## Written task 1
Rewrite the records from their first line through the line containing "2.97 meters", replacing "bottommost" with "lowest" and leaving everything else unchanged.

## Passage
As he began to think about a change in careers, a headhunter called him about leading ROMBA. After being hired, he disbanded the nonprofit's Boston office and had his staff use shared workspaces. Today, ROMBA employs five people in five states but none on the West Coast.

With the PRIZM conference, being held September 27-29, Currie said tickets have been priced to be affordable for LGBTQ professionals. The first 50 cost $300 and then the price increased to $400; any remaining after September 21 will cost $500. Attendees will also attend the main conference's dinner, with keynote speaker this year being gay actor and TV series "Schitt's Creek" co-creator and star Dan Levy.

"You don't have to be part of a company paying a lot of money to kind of go join the event," said Currie.

Students find valuable connections
The main ROMBA conference, taking place September 26-28, attracts more than 1,800 attendees and dozens of companies. For current students, tickets cost $250 until August 25 then go up to $300 if bought by September 20.

Quigley went to last year's conference held in Chicago and described it as "an event of firsts."

"So this could be the first time a student ever used their pronouns," he said. "It could be the first time they are ever in a queer professional space. Or maybe it is the first time they have ever been out of the closet with fellow peers."

Asked what his pitch would be to LGBTQ MBA students for attending a ROMBA confab, Quigley pointed to the camaraderie and networking potentials. He called it "a really great launchpad" for kicking off one's MBA journey and learning from queer business leaders.

"It is really amazing to think no matter what main city I fly to now in the U.S., I have a small professional network and friends in all of those cities thanks to ROMBA," he said.

Sood pointed to the recruiting done by corporate employers at the conference as one main draw for why MBA students should attend. Being back on the West Coast will draw different companies this year; it was last held in the region in 2014 when ROMBA took place in San Francisco.

"L.A. gives us access to a lot of atypical employers or networks," he said. "It is good we are mixing it up. It will be easier for people on the West Coast to attend, for sure, and for a fresh set of panelists and sponsors to be involved as well."

The range of topics discussed at the conference can be "eye-opening," said Lenox. In recent years sessions have focused on the issues transgender business professionals must confront, he noted as one example, with the panelists then able to make connections with trans and nonbinary MBA students.

"I am going on 20 years going to these conferences on and off and still it is not stale for me," he said.

For this year's conference, Quigley and Sood are one of 12 MBA students from across the country selected to help organize it and plan a certain topic track at it. Quigley chose tech and named one session "The 101 on Tech Recruitment."

"Because we have the 101 Highway down in L.A.," he said. "We are emcees as well and work with corporate partners to execute roundtables and presentations and mock consulting case competitions."

He also had submitted this year's theme inspired by the "Rainbow Connection" song from the 1979 film "The Muppet Movie." Sung by Kermit the Frog, the song's refrain about "the lovers, the dreamers and me" felt apt, said Quigley.

"I thought it was a perfect way to celebrate L.A.," he explained.

Quigley also liked how rainbows "have nothing to hide," a fitting message for the MBA attendees.

"Sometimes the best thing to do is jump in. What better way to do it than with people who see you for who you are and accept you?" asked Quigley. "Go where you are celebrated. One hundred percent that is what Reaching Out has done for me."

## Written task 2
From the passage on the ROMBA conference, output the part that opens with the words containing "Students find valuable" and closes with "by September 20.", copied verbatim.

## Material to process
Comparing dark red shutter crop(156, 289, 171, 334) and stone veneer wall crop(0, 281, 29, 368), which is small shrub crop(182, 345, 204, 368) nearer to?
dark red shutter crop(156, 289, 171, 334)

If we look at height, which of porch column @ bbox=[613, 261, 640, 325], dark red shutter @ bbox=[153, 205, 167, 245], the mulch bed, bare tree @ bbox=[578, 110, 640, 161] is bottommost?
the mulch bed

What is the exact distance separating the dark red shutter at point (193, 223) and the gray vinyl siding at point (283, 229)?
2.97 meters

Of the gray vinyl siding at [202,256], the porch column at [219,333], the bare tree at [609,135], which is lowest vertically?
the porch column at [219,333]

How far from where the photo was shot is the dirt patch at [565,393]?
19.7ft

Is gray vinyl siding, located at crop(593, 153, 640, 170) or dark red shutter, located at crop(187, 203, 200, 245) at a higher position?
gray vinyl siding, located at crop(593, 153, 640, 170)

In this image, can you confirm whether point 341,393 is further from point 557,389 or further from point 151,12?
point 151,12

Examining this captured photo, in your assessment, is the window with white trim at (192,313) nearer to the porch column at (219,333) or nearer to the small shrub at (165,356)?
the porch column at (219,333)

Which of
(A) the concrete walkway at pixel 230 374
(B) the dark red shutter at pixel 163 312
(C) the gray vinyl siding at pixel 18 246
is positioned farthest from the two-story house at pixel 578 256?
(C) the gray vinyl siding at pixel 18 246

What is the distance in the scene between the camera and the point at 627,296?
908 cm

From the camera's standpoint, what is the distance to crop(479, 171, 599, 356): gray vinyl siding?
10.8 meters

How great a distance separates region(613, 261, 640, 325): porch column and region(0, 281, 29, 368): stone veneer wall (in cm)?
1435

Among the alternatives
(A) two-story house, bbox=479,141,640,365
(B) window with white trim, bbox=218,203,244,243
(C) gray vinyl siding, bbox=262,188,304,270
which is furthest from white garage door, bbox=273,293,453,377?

## Exercise answer 1
Comparing dark red shutter crop(156, 289, 171, 334) and stone veneer wall crop(0, 281, 29, 368), which is small shrub crop(182, 345, 204, 368) nearer to?
dark red shutter crop(156, 289, 171, 334)

If we look at height, which of porch column @ bbox=[613, 261, 640, 325], dark red shutter @ bbox=[153, 205, 167, 245], the mulch bed, bare tree @ bbox=[578, 110, 640, 161] is lowest?
the mulch bed

What is the exact distance separating the dark red shutter at point (193, 223) and the gray vinyl siding at point (283, 229)?
2.97 meters

## Exercise answer 2
Students find valuable connections
The main ROMBA conference, taking place September 26-28, attracts more than 1,800 attendees and dozens of companies. For current students, tickets cost $250 until August 25 then go up to $300 if bought by September 20.